WHAT YOU SHOULD DO -
Rescale the lines from the one containing "How far is the" through the last line, both included. Repeat each of them with its request unchanged, multiply every coordinate and distance value in the answers by 2.25, and round to whole numbers with halves rounded up.
=== RECORDS SUPPLIED ===
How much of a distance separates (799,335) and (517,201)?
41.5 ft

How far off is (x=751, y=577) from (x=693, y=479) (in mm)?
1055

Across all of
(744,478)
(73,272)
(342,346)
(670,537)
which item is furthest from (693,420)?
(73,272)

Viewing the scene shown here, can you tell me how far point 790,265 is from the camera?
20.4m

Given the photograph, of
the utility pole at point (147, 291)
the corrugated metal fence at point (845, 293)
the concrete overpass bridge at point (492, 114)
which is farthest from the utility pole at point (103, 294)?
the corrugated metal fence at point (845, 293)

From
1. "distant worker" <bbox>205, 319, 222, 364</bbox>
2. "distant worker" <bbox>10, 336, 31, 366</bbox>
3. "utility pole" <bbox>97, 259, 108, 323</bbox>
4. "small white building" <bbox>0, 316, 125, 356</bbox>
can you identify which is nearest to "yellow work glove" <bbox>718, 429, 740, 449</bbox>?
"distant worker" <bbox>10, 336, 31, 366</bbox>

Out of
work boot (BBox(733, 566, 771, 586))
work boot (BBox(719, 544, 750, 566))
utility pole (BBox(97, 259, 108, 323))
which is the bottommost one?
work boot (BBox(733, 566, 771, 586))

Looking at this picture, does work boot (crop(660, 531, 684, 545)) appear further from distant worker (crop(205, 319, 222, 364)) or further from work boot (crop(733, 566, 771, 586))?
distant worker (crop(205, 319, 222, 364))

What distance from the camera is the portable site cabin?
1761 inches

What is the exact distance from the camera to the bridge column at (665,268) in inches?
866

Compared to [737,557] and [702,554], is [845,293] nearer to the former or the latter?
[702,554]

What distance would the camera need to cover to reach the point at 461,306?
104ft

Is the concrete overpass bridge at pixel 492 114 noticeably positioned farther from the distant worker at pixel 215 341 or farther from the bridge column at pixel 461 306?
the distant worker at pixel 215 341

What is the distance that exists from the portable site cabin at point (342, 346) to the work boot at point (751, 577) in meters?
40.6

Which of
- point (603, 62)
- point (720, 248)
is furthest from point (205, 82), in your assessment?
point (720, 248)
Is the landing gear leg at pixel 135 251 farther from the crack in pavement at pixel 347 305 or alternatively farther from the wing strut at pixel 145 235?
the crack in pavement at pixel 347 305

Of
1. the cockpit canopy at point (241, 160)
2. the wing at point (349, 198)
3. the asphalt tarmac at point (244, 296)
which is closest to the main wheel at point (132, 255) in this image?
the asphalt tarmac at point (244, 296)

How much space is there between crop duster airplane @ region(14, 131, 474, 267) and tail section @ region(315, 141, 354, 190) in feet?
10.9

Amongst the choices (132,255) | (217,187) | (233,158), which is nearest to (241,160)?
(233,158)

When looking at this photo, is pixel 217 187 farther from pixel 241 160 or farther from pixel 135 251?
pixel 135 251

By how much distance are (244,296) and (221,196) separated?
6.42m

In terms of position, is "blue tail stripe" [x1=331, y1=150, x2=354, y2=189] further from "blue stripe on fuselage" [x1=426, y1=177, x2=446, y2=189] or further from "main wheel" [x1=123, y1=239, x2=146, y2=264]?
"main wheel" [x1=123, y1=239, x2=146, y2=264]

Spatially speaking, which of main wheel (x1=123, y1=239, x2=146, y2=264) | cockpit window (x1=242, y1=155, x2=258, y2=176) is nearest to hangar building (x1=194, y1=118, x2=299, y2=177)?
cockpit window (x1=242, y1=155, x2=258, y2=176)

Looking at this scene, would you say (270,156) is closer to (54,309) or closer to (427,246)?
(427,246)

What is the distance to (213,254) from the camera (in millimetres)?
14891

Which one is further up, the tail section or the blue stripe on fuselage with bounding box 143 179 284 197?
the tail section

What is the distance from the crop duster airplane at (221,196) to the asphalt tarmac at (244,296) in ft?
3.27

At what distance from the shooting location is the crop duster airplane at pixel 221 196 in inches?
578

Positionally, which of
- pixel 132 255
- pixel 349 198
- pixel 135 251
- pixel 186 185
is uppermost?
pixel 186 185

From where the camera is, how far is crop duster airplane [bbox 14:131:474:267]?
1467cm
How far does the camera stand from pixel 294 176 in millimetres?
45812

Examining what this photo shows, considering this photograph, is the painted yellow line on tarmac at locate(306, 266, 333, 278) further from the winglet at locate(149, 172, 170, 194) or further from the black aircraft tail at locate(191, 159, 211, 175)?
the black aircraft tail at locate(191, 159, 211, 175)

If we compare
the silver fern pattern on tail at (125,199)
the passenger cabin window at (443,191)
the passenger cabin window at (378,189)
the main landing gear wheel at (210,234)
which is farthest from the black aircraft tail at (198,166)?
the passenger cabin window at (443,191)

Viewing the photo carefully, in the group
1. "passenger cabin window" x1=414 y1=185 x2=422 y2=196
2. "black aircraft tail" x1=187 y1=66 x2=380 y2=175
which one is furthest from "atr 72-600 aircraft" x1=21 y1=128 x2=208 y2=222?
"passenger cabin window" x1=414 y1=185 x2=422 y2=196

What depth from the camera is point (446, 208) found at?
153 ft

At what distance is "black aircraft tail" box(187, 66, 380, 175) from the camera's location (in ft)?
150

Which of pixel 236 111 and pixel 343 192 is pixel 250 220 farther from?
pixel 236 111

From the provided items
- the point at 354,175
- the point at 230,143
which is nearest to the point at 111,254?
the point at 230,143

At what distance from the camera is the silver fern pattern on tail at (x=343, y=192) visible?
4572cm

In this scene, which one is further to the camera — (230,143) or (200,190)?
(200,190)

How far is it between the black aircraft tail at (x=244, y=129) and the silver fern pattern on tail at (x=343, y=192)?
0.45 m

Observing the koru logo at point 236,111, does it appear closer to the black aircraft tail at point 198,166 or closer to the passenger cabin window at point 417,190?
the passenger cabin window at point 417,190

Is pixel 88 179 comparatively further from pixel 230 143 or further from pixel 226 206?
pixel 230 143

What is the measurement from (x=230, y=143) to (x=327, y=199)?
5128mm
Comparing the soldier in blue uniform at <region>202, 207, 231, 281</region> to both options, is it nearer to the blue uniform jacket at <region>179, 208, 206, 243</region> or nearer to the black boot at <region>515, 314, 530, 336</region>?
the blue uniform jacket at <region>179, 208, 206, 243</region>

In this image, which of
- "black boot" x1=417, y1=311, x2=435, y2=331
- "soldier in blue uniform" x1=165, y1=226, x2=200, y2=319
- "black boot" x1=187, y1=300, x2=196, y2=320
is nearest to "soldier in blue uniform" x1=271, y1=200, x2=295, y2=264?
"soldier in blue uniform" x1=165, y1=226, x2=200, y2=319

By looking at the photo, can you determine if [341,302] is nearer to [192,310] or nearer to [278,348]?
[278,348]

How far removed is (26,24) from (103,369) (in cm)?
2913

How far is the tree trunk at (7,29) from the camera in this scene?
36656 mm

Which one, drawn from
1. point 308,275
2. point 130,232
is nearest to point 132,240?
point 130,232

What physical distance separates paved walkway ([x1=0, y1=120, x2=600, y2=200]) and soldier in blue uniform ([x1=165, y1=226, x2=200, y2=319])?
===
SOLUTION FOR THIS EXERCISE -
How far is the tree trunk at (7,29) from the camera in this scene?
82476 mm

Which one, drawn from
1. point 308,275
2. point 130,232
is nearest to point 132,240?
point 293,522

What physical distance separates paved walkway ([x1=0, y1=120, x2=600, y2=200]) and soldier in blue uniform ([x1=165, y1=226, x2=200, y2=319])?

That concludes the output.